Милитаризация народного сознания служила двум целям. Во-первых, эта была своего рода форма социальной дисциплины; и во вторых – она поощряла активную психологическую подготовку к будущей великой войне, которая пока существовала только в воображении. Дисциплину трудовым ресурсам можно было привить путем внедрения языка приказов и военной службы. Советские трудовые коллективы в годы первого пятилетнего плана стали объединяться в «ударные бригады» по аналогии с «ударными армиями» во время войны. Начиная с 1938 года в Германии и с 1932 года в Советском Союзе оба правительства создали законодательную базу, дававшую право призывать рабочую силу для выполнения задач, которые представляли большое значение для обороны. Трудовой кодекс в Советском Союзе рассматривал рабочую силу как непокорных рекрутов, старающихся увернуться от работы или уйти в самоволку. Кодекс 1940 года начал настоящую войну против промышленных рабочих и служащих, заставляя их расплачиваться за отсутствие усердия на рабочем месте более длительными переработками и более суровыми наказаниями. Наблюдения показали, что те трудящиеся, кто прошел через молодежные движения и трудовую службу, с большей готовностью принимали изменения политической реальности и ужесточение дисциплины по сравнению с более старыми работниками, которые привыкли к большей независимости действий. На германском огромном новом заводе «Фольксваген», основанном в 1939 году, молодые ученики, которые обучались в специальном тренировочном центре с военным режимом, носили военного типа униформу, слушали лекции о преданности «трудовому фронту» и назывались «солдатами труда»76.

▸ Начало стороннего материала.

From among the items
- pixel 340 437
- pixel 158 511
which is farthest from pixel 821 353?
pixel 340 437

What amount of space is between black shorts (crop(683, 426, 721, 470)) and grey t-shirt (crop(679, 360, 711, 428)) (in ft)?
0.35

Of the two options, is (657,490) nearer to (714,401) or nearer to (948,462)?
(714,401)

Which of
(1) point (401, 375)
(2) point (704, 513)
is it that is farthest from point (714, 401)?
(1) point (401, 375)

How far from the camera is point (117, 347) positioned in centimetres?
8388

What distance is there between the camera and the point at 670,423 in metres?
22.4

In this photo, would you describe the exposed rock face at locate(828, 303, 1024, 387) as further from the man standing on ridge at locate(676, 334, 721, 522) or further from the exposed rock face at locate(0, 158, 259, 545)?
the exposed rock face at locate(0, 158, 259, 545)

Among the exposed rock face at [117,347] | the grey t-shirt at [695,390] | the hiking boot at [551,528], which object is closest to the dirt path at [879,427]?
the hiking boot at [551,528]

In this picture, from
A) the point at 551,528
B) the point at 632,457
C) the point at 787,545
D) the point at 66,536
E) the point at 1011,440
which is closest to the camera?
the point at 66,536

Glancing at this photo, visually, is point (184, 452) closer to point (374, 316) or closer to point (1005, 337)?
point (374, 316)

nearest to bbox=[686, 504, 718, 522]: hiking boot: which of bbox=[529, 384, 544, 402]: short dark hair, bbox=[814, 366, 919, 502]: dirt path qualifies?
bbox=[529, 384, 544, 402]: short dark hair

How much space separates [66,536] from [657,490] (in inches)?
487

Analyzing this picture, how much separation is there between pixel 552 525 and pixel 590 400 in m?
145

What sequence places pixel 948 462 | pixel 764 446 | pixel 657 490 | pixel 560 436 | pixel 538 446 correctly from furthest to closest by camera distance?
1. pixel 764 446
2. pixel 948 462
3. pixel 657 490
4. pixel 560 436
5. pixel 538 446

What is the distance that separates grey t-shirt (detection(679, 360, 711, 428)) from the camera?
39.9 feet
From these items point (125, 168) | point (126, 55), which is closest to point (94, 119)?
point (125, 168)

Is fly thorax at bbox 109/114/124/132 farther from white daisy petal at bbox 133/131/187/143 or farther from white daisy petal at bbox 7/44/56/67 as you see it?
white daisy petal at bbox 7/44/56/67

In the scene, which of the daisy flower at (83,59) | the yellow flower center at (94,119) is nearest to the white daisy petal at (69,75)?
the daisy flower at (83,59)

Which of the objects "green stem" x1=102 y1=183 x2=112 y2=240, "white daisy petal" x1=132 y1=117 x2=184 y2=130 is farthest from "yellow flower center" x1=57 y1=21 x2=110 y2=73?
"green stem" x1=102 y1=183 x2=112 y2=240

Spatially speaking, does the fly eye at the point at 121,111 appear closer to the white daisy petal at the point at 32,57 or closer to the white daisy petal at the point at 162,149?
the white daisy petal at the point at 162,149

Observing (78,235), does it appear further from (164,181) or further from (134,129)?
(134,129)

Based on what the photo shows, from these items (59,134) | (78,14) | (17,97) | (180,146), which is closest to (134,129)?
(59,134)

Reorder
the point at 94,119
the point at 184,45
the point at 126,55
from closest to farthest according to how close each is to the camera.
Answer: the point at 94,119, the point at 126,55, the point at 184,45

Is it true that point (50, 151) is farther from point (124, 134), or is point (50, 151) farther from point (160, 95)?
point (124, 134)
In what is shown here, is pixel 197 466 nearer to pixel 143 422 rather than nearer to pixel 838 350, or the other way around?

Последний инструмент репрессий в каждом из государств – концентрационные лагеря – были созданы по образу и подобию военных баз. Пародия на военную рутину – ежедневная поверка на плацу, маршировка в колонне в грубой форме, казармы, беспощадная командная структура – может рассматриваться как часть более широкого процесса мобилизации каждого члена сообщества для службы нации, включая и политических оппонентов, и так называемых «асоциальных элементов».